The discussion is haunted by the memory of mass killings and crimes against humanity in the past dozen years.

Mr. RICHARD WILLIAMSON (Former Assistant Secretary of State): The international community has tried to grapple with its failure to address the genocide in Rwanda in 1994 and the brutality and suffering that that genocide caused, where 800,000 people were killed mostly by machetes in a hundred days.

FLINTOFF: Richard Williamson is a former assistant secretary of State who worked at the UN in the UN Human Rights Commission. There was a 1948 convention on genocide that could have been the basis for international action in both Darfur and Rwanda. But Nicola Reindorp of the aid group Oxfam International says the '48 convention wasn't enough.

Ms. NICOLA REINDORP (Oxfam International): What you had in the case of Rwanda and you have had in Darfur is quibbling over definitions, which has enabled governments to slow the pace of action.

FLINTOFF: Oxfam wants the UN to adopt language that would legally bind the international community to take action to protect civilians against atrocities if their own countries are unwilling or unable to do so. But Reindorp says the plan faces opposition.

Ms. REINDORP: From what we hear, this draft commitment that's currently on the table is going to come under intense pressure from those governments that are determined to block this deal. This includes governments like Pakistan, India, Russia, Brazil, Syria, Egypt and Cuba.

FLINTOFF: Reindorp says her group has also been given to understand that the US has resisted legally binding language establishing the responsibility to protect.

Ms. REINDORP: But for Oxfam, this is precisely the force of the commitment that is being negotiated this week in all cases of grave atrocities like genocide, war crimes, ethnic cleansing, crimes against humanity, some of the worst things that human beings can do to each other. We--in the 21st century, governments will come together to commit to timely and decisive action.

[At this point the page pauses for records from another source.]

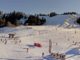 webcam saint jean d'aulps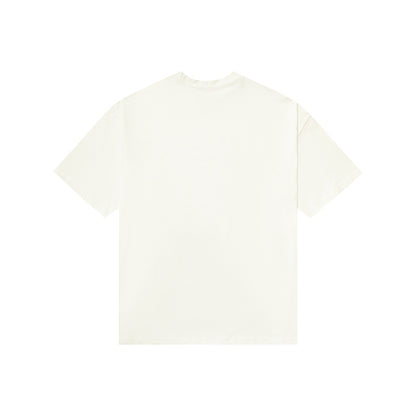 Maison Margiela 2026ss Unisex T-Shirt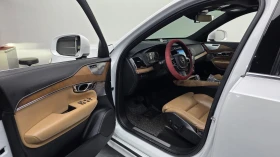 Volvo Xc90 T8* BOWERS & WILKINS* BLIND SPOT* HUD* КРАЙНА ЦЕНА | Auto.bg — изображение 10 Volvo Xc90 T8* BOWERS & WILKINS* BLIND SPOT* HUD* КРАЙНА ЦЕНА | Auto.bg — изображение 10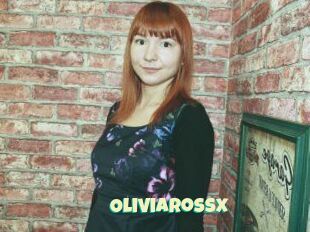 Oliviarossx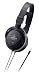 audio-technica&nbsp;�_�C�i�~�b�N�w�b�h�z��&nbsp;ATH-T300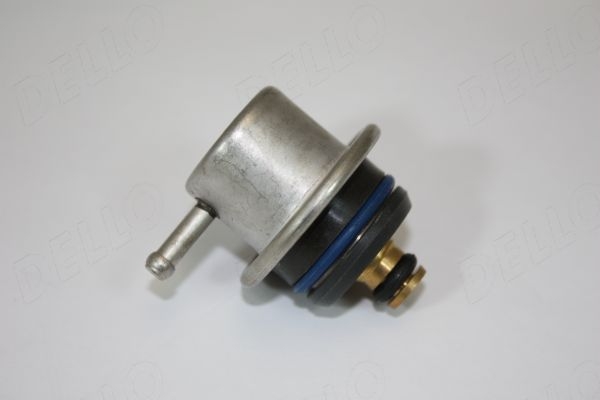 Regulator ciśnienia paliwa AUTOMEGA 150026610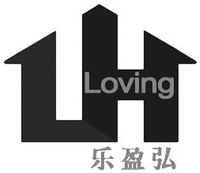 Loving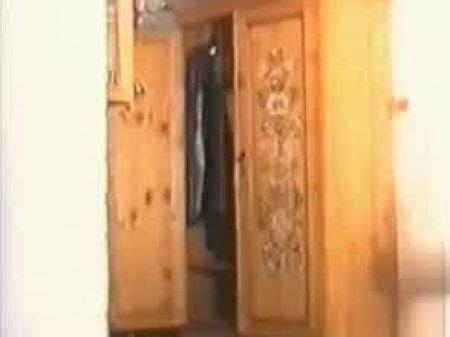 Racquel Devonshire Hotntubes Porn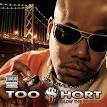 Too $hort - Blow the Whistle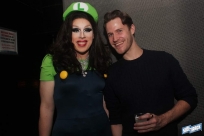 IMG_984110.22.15n100dq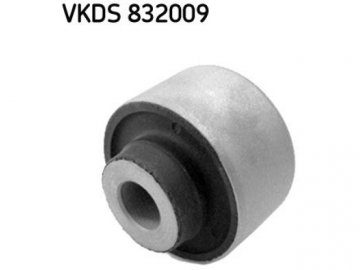 Сайлентблок VKDS 832009 (SKF)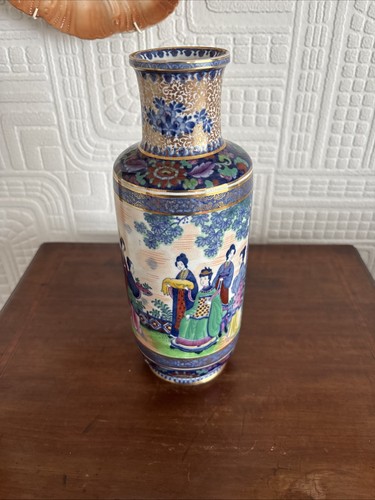 Unusual antique booths silicon - unusual,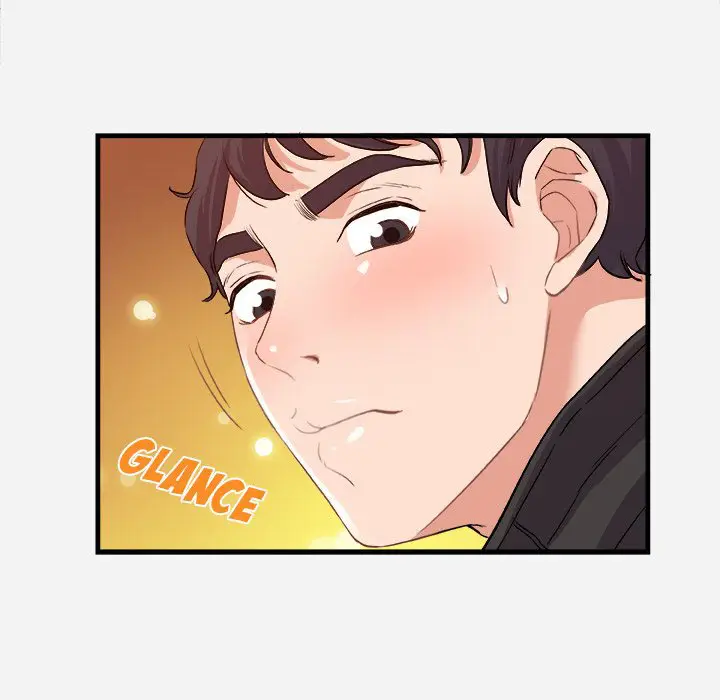 image-komik-alumni-chapter-24-16/108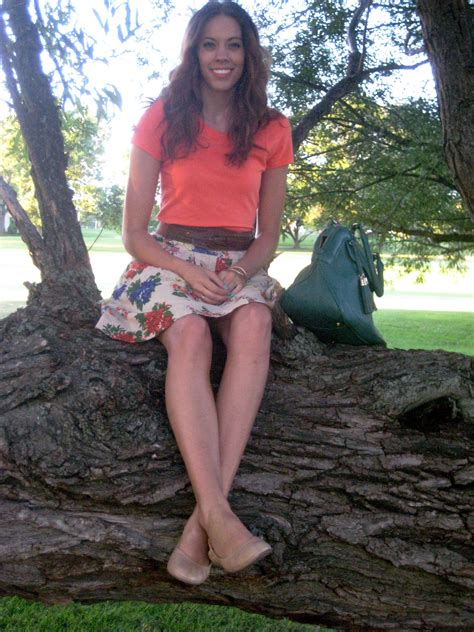 Pictures of Shari Solanis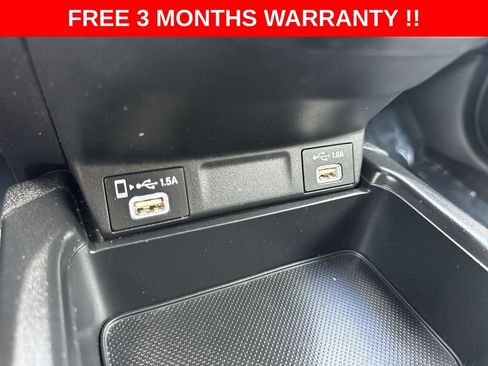 Used 2020 Honda CR-V EX image 42
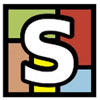 Logo Stylish para Google Chrome Ícone Logo Stylish para Google Chrome Ícone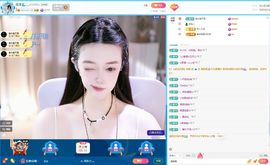 洛洛🌊的图片
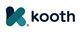 Kooth plc stock logo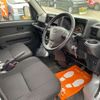 daihatsu hijet-van 2021 CFJ1566784 image 7
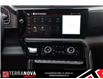 2023 GMC Sierra 1500 AT4 (Stk: 230095) in St. John’s - Image 14 of 17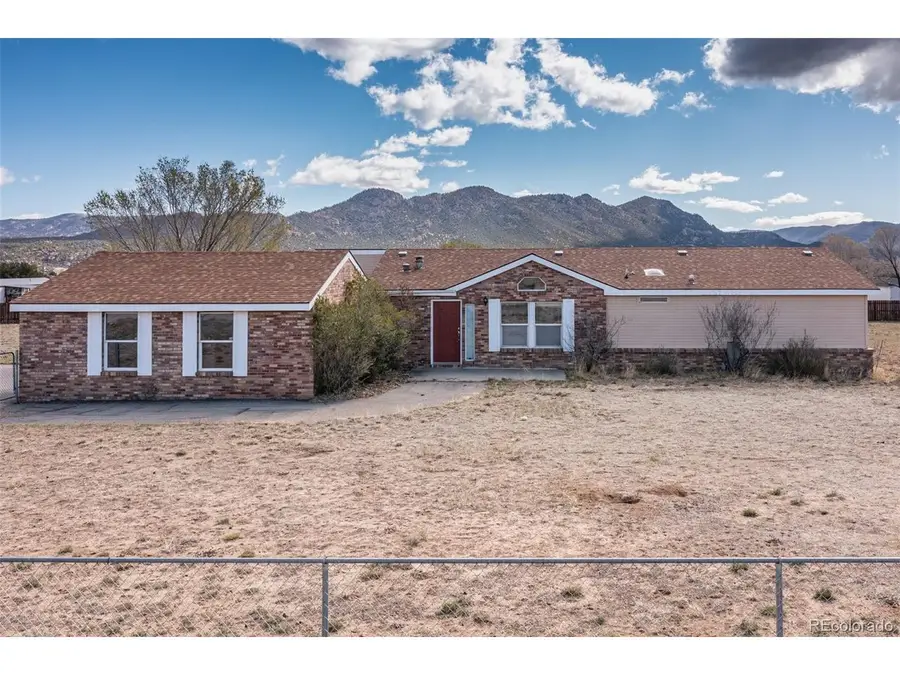 29587 Pinon Ln, Buena Vista, CO 81211 - #3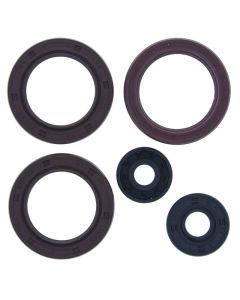 QBS Seals C - QUAD-564876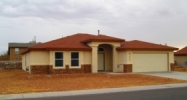 612 Cancellare Dr El Paso, TX 79932 - Image 9976767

FLINTOFF: A US official speaking on background acknowledged that American lawyers involved in the negotiations don't want to have a UN document that legally binds Washington to take action. Richard Williamson, the former assistant secretary of State, says even countries that support the responsibility to protect haven't embraced that responsibility themselves in some recent crises.

Mr. WILLIAMSON: Some of those that are very happy to embrace it for the PR benefit are the same countries that opposed action in Darfur and elsewhere.

FLINTOFF: He adds that even if the US resists legally binding language on the responsibility to protect, Washington has shown that it is willing to take on moral obligations to protect civilians in Bosnia, Kosovo and in Darfur.

Mr. WILLIAMSON: I think the US has a record post-Rwanda of trying to step up to its moral responsibilities.

FLINTOFF: The responsibility-to-protect language will be competing for discussion time with other issues, including reforming the UN's management, nuclear proliferation and terrorism. It's not clear at this point what will make it into the document that world leaders will try to approve in September. Corey Flintoff, NPR News, Washington.

ROBERT SIEGEL (Host): You're listening to ALL THINGS CONSIDERED from NPR News.